# Work item
Pull out every line with the word "source" from the entries below.

* * *

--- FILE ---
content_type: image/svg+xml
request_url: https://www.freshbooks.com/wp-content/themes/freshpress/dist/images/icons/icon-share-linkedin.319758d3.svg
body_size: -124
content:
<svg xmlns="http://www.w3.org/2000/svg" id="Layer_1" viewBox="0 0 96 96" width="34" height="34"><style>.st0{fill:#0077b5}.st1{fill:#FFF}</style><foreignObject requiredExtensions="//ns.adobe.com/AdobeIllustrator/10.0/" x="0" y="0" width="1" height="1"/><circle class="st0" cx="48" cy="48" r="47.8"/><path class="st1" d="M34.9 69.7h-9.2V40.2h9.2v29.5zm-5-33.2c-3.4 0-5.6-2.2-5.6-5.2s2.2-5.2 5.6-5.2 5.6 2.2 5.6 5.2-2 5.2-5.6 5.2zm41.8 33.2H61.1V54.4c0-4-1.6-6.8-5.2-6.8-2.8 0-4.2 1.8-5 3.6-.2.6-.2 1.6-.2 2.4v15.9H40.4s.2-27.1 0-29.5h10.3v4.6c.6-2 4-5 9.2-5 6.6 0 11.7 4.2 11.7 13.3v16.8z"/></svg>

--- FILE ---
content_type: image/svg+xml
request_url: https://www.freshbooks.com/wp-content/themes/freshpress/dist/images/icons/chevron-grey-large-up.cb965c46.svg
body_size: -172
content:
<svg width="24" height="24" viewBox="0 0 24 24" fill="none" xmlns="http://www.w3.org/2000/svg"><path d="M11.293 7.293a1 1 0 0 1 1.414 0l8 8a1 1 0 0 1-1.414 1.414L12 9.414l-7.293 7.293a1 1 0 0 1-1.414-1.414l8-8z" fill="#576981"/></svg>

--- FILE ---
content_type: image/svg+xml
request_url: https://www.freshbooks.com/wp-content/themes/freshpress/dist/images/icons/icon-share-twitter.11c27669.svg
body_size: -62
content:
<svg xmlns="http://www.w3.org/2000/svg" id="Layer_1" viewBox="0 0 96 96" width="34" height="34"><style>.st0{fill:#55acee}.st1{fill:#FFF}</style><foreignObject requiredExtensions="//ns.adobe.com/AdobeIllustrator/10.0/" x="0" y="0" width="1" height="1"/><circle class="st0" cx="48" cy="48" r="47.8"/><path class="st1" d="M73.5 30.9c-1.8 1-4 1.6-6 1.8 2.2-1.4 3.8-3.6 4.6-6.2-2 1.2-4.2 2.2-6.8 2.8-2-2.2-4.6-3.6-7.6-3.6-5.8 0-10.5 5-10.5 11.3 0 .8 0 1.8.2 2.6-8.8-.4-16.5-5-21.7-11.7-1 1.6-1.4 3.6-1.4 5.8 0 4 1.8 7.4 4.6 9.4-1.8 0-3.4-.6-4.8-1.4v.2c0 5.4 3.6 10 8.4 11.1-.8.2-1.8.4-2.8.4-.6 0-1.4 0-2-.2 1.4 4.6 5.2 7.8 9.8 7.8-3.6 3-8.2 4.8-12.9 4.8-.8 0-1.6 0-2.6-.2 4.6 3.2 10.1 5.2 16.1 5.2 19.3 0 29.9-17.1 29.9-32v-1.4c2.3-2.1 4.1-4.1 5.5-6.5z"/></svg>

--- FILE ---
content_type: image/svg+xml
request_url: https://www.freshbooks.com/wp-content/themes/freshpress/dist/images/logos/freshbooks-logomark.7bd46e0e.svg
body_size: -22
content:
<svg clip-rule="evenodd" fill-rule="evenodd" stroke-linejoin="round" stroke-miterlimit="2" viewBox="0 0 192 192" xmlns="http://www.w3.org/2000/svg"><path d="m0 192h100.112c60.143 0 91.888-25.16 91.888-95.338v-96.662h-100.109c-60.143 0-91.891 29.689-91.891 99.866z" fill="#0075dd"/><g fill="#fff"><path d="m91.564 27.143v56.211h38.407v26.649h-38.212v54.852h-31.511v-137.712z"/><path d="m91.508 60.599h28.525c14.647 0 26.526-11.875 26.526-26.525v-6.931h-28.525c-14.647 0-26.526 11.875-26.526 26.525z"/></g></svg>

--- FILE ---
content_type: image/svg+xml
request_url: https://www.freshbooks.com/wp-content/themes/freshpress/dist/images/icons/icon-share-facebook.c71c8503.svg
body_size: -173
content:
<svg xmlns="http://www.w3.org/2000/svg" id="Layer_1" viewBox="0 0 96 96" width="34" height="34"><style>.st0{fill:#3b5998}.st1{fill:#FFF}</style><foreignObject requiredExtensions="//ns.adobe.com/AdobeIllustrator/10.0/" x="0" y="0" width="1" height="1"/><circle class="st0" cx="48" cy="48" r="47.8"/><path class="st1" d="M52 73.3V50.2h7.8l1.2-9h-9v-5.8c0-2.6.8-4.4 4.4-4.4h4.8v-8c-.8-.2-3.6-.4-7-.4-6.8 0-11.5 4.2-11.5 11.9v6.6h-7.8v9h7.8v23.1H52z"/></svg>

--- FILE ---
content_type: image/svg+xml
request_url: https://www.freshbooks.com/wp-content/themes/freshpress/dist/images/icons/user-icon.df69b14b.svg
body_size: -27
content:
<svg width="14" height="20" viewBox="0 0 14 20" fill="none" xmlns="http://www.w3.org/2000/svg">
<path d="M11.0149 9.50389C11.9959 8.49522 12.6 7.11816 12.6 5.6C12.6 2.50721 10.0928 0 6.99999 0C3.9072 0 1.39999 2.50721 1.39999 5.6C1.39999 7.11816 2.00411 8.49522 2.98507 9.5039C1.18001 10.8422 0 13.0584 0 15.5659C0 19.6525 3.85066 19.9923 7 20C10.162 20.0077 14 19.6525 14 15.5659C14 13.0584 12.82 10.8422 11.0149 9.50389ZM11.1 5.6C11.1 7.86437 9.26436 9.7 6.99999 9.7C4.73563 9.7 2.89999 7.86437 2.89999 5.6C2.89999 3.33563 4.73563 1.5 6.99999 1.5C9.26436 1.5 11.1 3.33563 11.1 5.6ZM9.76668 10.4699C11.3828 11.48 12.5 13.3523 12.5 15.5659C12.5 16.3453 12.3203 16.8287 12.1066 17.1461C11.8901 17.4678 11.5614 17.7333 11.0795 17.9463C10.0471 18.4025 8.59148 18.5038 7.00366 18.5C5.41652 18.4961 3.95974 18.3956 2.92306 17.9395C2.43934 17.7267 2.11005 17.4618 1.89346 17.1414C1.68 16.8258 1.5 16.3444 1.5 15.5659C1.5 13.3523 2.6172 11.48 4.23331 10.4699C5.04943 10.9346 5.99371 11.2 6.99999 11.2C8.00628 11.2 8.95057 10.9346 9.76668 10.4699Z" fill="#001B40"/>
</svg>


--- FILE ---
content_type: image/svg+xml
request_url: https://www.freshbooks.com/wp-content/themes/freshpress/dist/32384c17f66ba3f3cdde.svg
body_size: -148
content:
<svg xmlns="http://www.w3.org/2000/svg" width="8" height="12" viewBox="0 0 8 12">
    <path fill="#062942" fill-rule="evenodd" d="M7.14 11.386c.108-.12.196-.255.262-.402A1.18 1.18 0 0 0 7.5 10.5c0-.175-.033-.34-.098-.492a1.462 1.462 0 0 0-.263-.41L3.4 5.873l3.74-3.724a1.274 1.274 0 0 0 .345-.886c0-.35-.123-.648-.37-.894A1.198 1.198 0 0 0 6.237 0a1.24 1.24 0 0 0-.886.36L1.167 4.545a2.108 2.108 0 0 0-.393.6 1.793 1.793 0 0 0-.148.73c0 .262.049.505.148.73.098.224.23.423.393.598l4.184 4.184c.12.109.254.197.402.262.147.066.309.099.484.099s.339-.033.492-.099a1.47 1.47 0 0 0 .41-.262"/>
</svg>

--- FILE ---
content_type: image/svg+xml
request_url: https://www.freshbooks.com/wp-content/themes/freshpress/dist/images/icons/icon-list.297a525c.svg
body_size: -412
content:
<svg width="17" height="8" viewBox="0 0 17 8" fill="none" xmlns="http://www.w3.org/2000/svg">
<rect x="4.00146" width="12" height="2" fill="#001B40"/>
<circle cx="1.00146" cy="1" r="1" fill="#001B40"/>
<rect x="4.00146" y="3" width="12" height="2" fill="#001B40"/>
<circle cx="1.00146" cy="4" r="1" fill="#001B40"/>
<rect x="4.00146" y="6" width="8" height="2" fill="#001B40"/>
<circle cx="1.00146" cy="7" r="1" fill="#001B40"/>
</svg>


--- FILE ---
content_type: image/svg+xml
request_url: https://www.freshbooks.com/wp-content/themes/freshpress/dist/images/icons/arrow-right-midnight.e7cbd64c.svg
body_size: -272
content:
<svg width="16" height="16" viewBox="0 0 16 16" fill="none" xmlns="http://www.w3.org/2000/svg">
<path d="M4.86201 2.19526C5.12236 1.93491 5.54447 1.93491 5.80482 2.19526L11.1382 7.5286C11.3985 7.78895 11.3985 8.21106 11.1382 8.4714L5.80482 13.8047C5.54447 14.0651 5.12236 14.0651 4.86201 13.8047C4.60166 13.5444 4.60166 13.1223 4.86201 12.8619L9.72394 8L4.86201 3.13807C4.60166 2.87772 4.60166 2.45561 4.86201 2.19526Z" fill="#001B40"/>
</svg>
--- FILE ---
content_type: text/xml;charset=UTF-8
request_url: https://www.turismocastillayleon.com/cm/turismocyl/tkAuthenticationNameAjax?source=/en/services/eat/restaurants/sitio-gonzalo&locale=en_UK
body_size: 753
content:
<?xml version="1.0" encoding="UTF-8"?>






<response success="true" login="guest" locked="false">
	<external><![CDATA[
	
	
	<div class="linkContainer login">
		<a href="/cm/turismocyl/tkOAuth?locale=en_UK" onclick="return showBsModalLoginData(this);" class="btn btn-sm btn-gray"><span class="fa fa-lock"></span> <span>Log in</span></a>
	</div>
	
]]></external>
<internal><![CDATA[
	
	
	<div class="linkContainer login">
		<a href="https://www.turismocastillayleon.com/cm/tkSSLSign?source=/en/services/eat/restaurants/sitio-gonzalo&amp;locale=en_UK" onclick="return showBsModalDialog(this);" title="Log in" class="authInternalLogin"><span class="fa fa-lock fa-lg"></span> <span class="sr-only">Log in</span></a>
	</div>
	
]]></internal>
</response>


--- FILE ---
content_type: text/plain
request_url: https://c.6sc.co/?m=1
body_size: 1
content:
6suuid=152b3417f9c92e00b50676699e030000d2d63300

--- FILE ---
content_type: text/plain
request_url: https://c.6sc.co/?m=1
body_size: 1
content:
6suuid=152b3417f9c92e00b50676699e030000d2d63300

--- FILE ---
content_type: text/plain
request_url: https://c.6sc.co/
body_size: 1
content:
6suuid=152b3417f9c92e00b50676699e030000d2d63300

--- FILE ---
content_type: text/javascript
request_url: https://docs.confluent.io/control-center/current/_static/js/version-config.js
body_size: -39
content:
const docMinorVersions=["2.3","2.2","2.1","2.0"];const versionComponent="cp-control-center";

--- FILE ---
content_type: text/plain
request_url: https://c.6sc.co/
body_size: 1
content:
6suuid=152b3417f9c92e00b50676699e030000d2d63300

* * *

# Answer space
request_url: https://www.turismocastillayleon.com/cm/turismocyl/tkAuthenticationNameAjax?source=/en/services/eat/restaurants/sitio-gonzalo&locale=en_UK
		<a href="https://www.turismocastillayleon.com/cm/tkSSLSign?source=/en/services/eat/restaurants/sitio-gonzalo&amp;locale=en_UK" onclick="return showBsModalDialog(this);" title="Log in" class="authInternalLogin"><span class="fa fa-lock fa-lg"></span> <span class="sr-only">Log in</span></a>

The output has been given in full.